WORK INSTRUCTION:
Please return every record exactly, with no pictures included.

MATERIAL SUPPLIED:
----------------------------------------

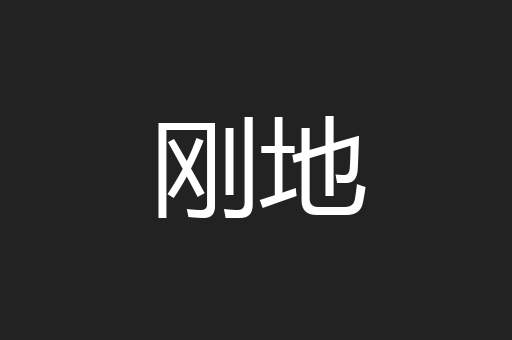 刚地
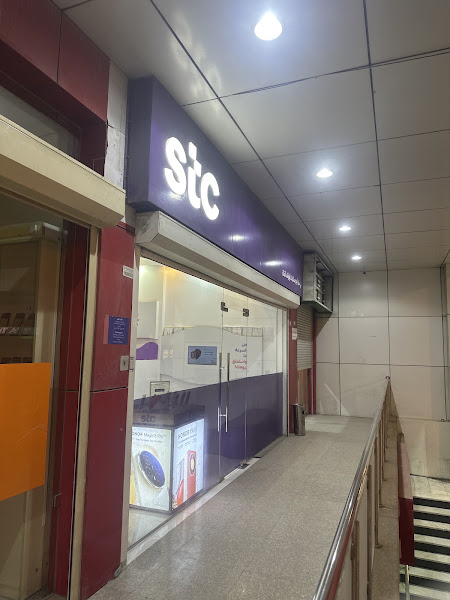 stc Kuwait - Zainah Tower, Hawally photo 4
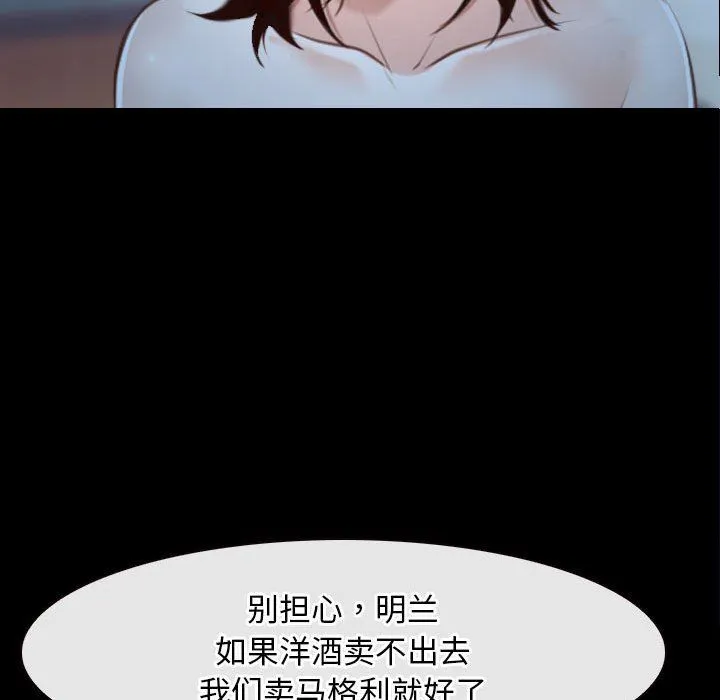 寻找初恋 - 第18話 - page 36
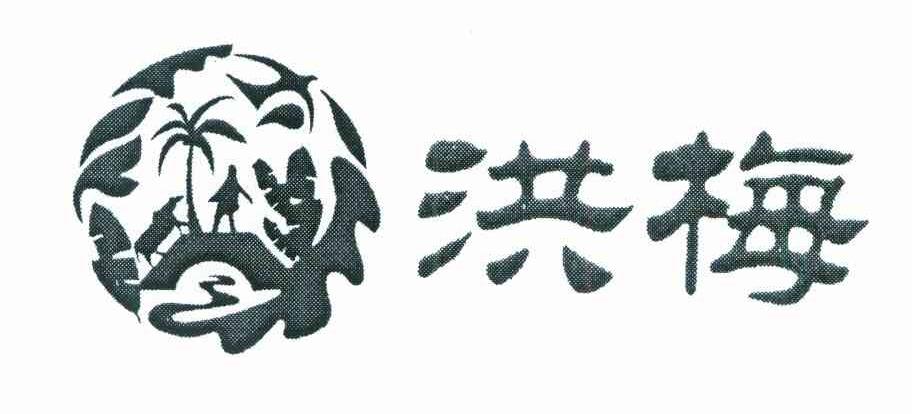洪梅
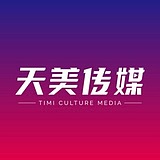 福鼎天美文化传媒的头像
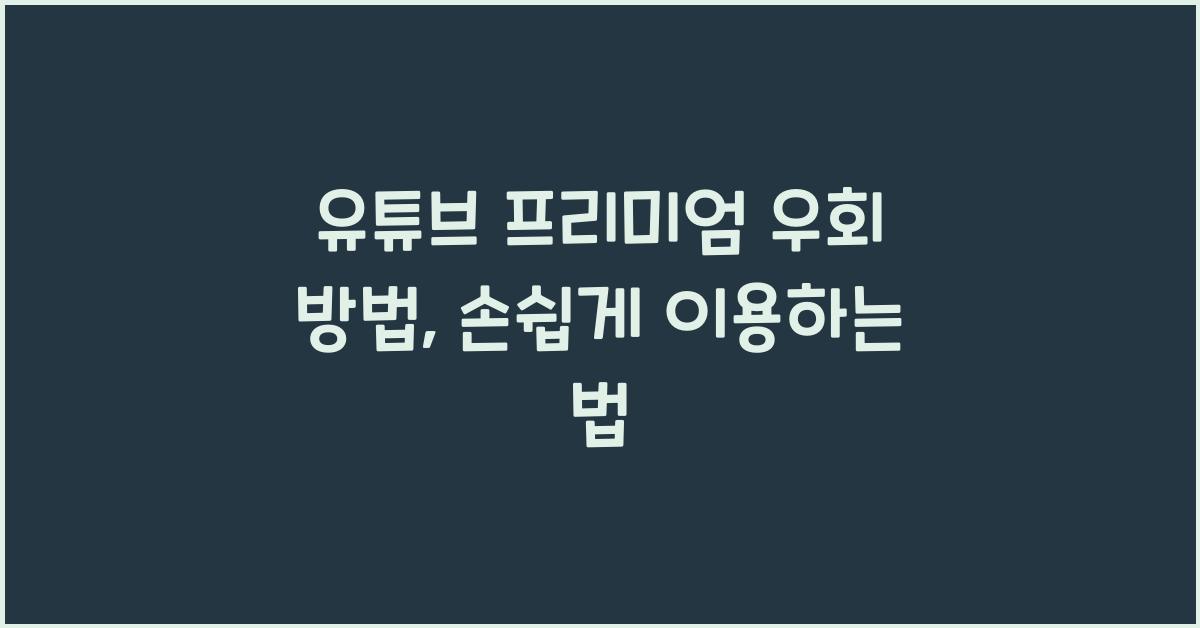 유튜브 프리미엄 우회 방법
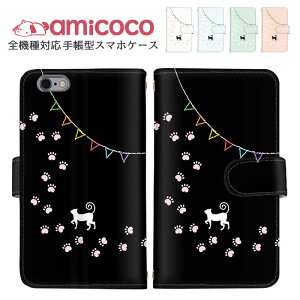 Galaxy P[X X}zP[X 蒠^P[X S@Ή iPhone 14 Pro Max iPhone SE3 arrows P[X OPPO P[X iPhone SE 3 iPhone 7 ܂ق[ V_[ ^Cv p[eB[tbO L v[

----------------------------------------

THE ANSWER:
 刚地
 stc Kuwait - Zainah Tower, Hawally photo 4
 寻找初恋 - 第18話 - page 36
洪梅
 福鼎天美文化传媒的头像
 유튜브 프리미엄 우회 방법
 Galaxy P[X X}zP[X 蒠^P[X S@Ή iPhone 14 Pro Max iPhone SE3 arrows P[X OPPO P[X iPhone SE 3 iPhone 7 ܂ق[ V_[ ^Cv p[eB[tbO L v[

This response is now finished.